§ **Document text**:
# Spouse Visa financial requirements on savings



## brianhuk (Jun 24, 2014)

I am applying for a spouse visa vaf4a for my wife. I wanted to know if, under financial requirements, the specified savings need to be in cash or if they can be invested in stocks and funds. All the investments can be liquidated within 24 hours and the portfolio is in the U.K.


----------



## nyclon (Apr 3, 2011)

Have you read FM 1.7 which details the options for meeting the financial requirement? If not, you should.

https://www.gov.uk/government/uploa...3/Financial_Requirement_Guidance_20140324.pdf

You have to have held your investments for at least 6 months and you must liquidate your stocks and funds and deposit the proceeds in a checking or savings account prior to application.


----------



## Crawford (Jan 23, 2011)

There have been several postings where people have had their investments in "instant access" brokerage accounts/mutual funds/401 type accounts/CD's etc and their applications have been put on hold due to these funds NOT being regarded by the Immigration Authorities as instant cash accounts.

Better to liquidate and put the money into deposit or savings accounts.


----------



## LizS (Jan 16, 2014)

They must be "cash". Stock/bonds/etc aren't cash. So, you must liquidate them before the end of the 6 month period. As, I understand it, you can keep them under the investment umbrella, as long as they are cash and meet the other requirements they outline.

What we did was sell enough investments, but leave the cash in the investment account so our final statements showed X pounds/dollars under the cash column. An ISA account would be similar. You can sell the investments you've held for 5 months, as long as they show up as cash before the end of month 6, and its clear you held an equivalent amount previous to that.

Of course, we aren't approved yet, but are waiting for word any day now.

Read the link nyclon points to, especially 7.4, and interpret it for yourself.

What Crawford says makes me nervous, but according to their own wording pension/investment accounts holding cash 'should' be fine as long as they meet the conditions of 7.4, even if there is a penalty to withdraw.


----------



## Joppa (Sep 7, 2009)

7.4.3. in FM1.7 has a table that shows all the requirements that have to be met in order for the funds to be considered cash account. Sometimes the cash component staying in the investment account of stocks and shares can be considered cash account, sometimes not. The document gives an example of stocks and shares ISA as permissible, and brokerage account as inadmissible. It's safest to transfer the cash out and pay into a conventional bank or building society account.


----------

§ **Given request 1**:
Turn the rows into a JSON list of strings with one string per line, leaving out blank lines. Start at the row line containing "green background and" and end with the last line of the rows.

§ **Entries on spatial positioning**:
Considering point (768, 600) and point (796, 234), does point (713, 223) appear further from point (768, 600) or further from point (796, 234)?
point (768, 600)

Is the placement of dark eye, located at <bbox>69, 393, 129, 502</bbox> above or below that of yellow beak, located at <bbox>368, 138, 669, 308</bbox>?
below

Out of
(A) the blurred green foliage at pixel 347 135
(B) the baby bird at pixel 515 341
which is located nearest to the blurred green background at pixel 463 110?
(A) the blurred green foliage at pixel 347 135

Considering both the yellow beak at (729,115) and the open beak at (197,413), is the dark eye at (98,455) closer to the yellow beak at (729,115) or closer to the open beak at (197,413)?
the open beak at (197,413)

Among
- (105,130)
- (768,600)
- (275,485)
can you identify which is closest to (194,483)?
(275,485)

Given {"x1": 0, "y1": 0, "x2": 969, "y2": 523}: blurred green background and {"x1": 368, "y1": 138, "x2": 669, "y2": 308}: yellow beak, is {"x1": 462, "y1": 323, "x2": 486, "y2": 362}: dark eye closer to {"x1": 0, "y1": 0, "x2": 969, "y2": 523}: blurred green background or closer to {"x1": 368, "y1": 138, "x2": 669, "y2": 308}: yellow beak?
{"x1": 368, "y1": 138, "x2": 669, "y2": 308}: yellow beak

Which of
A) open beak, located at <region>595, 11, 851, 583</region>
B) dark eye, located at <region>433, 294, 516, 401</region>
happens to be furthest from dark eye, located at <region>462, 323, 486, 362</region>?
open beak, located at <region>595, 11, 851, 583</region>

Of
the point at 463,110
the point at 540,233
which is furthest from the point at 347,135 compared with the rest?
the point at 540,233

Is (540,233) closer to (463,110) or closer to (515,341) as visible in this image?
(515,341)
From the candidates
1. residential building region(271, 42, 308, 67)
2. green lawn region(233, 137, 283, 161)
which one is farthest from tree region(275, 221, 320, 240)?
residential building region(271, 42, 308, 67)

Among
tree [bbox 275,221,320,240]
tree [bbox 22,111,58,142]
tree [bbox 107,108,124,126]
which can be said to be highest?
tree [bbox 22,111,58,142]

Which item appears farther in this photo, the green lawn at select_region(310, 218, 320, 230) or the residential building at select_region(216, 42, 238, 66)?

§ **Given request 2**:
From the forum thread on spouse visa savings, set down word for word the passage starting at "Of course, we" and ending at "building society account.".

§ **Correct result 1**:
[
  "Given {\"x1\": 0, \"y1\": 0, \"x2\": 969, \"y2\": 523}: blurred green background and {\"x1\": 368, \"y1\": 138, \"x2\": 669, \"y2\": 308}: yellow beak, is {\"x1\": 462, \"y1\": 323, \"x2\": 486, \"y2\": 362}: dark eye closer to {\"x1\": 0, \"y1\": 0, \"x2\": 969, \"y2\": 523}: blurred green background or closer to {\"x1\": 368, \"y1\": 138, \"x2\": 669, \"y2\": 308}: yellow beak?",
  "{\"x1\": 368, \"y1\": 138, \"x2\": 669, \"y2\": 308}: yellow beak",
  "Which of",
  "A) open beak, located at <region>595, 11, 851, 583</region>",
  "B) dark eye, located at <region>433, 294, 516, 401</region>",
  "happens to be furthest from dark eye, located at <region>462, 323, 486, 362</region>?",
  "open beak, located at <region>595, 11, 851, 583</region>",
  "Of",
  "the point at 463,110",
  "the point at 540,233",
  "which is furthest from the point at 347,135 compared with the rest?",
  "the point at 540,233",
  "Is (540,233) closer to (463,110) or closer to (515,341) as visible in this image?",
  "(515,341)",
  "From the candidates",
  "1. residential building region(271, 42, 308, 67)",
  "2. green lawn region(233, 137, 283, 161)",
  "which one is farthest from tree region(275, 221, 320, 240)?",
  "residential building region(271, 42, 308, 67)",
  "Among",
  "tree [bbox 275,221,320,240]",
  "tree [bbox 22,111,58,142]",
  "tree [bbox 107,108,124,126]",
  "which can be said to be highest?",
  "tree [bbox 22,111,58,142]",
  "Which item appears farther in this photo, the green lawn at select_region(310, 218, 320, 230) or the residential building at select_region(216, 42, 238, 66)?"
]

§ **Correct result 2**:
Of course, we aren't approved yet, but are waiting for word any day now.

Read the link nyclon points to, especially 7.4, and interpret it for yourself.

What Crawford says makes me nervous, but according to their own wording pension/investment accounts holding cash 'should' be fine as long as they meet the conditions of 7.4, even if there is a penalty to withdraw.


----------



## Joppa (Sep 7, 2009)

7.4.3. in FM1.7 has a table that shows all the requirements that have to be met in order for the funds to be considered cash account. Sometimes the cash component staying in the investment account of stocks and shares can be considered cash account, sometimes not. The document gives an example of stocks and shares ISA as permissible, and brokerage account as inadmissible. It's safest to transfer the cash out and pay into a conventional bank or building society account.